Ingredients:

  • 2 ¼ cups (280g) All-Purpose Flour, spooned and leveled
  • 1 teaspoon Baking Soda
  • 1 teaspoon Fine Sea Salt
  • 1 cup (227g) Unsalted Butter, softened
  • 1 cup (220g) Light Brown Sugar, packed
  • ½ cup (100g) Granulated Sugar
  • 2 large Eggs, room temperature
  • 1 tablespoon Vanilla Extract
  • 1 ½ cups (255g) Semi-Sweet Chocolate Chunks

Instructions:

  1. Whisk together the flour, baking soda, and salt in a medium bowl.
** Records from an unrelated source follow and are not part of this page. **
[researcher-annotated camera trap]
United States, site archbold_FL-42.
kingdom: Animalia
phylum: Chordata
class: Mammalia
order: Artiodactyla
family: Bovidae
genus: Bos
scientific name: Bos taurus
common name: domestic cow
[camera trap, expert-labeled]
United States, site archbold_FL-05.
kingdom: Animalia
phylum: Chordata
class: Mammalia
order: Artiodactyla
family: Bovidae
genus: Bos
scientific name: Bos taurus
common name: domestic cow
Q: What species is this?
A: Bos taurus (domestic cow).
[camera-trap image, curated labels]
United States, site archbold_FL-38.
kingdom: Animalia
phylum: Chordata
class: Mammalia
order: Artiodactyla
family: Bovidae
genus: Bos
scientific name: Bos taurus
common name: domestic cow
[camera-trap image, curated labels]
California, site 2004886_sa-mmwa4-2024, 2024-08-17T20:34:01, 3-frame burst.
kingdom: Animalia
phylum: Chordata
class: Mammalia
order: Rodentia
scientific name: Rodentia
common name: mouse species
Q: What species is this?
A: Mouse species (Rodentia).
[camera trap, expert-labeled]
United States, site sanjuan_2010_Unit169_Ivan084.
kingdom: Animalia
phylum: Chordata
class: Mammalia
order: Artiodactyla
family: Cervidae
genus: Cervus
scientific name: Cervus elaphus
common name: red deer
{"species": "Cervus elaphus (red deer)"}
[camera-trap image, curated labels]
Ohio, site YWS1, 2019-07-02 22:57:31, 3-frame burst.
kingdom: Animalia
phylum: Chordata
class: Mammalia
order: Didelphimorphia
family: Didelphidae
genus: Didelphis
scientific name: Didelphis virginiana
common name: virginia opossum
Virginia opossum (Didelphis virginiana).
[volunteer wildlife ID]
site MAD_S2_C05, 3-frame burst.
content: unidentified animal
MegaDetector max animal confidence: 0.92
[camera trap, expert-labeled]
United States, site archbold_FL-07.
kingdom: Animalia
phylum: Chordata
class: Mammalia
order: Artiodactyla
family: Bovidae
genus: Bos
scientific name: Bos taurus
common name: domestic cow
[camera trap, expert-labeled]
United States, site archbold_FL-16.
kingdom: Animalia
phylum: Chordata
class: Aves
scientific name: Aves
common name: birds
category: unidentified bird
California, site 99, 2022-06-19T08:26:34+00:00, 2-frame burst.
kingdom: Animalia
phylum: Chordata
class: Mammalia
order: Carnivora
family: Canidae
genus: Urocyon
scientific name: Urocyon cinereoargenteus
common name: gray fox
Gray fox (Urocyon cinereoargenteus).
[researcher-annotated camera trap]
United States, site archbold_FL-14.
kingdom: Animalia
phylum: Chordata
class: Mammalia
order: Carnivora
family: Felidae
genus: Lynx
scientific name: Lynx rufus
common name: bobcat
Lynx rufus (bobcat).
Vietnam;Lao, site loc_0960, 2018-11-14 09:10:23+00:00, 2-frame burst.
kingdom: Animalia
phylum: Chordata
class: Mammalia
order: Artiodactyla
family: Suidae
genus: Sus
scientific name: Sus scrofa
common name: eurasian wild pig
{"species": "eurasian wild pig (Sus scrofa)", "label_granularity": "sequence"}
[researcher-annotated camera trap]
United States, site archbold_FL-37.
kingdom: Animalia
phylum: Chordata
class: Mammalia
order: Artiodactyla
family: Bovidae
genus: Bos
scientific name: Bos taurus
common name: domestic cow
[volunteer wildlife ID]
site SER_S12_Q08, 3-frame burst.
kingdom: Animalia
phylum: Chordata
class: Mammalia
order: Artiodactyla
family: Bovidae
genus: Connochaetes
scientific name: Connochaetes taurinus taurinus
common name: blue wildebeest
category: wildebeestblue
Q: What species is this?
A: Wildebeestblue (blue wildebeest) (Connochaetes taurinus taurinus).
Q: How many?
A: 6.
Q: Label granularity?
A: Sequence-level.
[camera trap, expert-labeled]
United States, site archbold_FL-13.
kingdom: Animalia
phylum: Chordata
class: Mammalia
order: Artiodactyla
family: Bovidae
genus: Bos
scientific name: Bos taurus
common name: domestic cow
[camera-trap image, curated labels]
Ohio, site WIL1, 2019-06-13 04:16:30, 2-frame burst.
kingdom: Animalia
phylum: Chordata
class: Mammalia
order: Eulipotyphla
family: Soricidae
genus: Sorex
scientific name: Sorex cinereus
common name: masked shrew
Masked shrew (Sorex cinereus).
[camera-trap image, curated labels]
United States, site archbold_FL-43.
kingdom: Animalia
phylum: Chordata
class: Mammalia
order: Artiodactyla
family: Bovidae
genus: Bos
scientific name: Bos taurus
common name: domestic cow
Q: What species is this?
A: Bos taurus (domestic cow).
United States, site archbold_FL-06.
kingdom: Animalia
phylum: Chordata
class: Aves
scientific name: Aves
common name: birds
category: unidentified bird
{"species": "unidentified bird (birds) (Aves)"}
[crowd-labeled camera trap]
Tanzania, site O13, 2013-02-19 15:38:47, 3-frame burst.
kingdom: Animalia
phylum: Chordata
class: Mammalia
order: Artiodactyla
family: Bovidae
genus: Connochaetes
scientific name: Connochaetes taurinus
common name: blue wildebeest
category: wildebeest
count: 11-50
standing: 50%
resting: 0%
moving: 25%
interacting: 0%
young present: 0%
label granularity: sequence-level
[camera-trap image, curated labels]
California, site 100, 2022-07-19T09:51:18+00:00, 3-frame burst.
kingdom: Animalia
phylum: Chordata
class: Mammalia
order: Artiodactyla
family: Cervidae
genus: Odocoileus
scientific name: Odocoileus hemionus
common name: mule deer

Set aside.
  2. In the stand mixer, cream the softened butter, brown sugar, and granulated sugar on medium speed until pale, fluffy, and lightened in colour (about 3-4 minutes).
  3. Beat in the eggs one at a time, mixing well after each addition, followed by the vanilla extract. Scrape down the sides of the bowl.
  4. Gradually add the dry ingredient mixture to the wet mixture on low speed, mixing just until barely combined. Do not overmix.
  5. Gently fold in the chocolate chunks using a rubber spatula.
  6. Cover the dough and refrigerate for a minimum of 45 minutes. This step is crucial for preventing excessive spreading and deepening flavour.
  7. Preheat oven to 350°F (175°C). Line baking sheets with parchment paper or silicone baking mats.
  8. Scoop large portions of dough (about 3-tablespoon capacity) onto the prepared sheets, leaving generous space (about 3 inches) between each cookie.
  9. Bake for 12–15 minutes. Cookies are done when the edges are set and lightly golden, but the centres still look slightly underbaked and puffy.
  10. Let the cookies cool on the baking sheet for 5 minutes to firm up before transferring them to a wire rack to cool completely.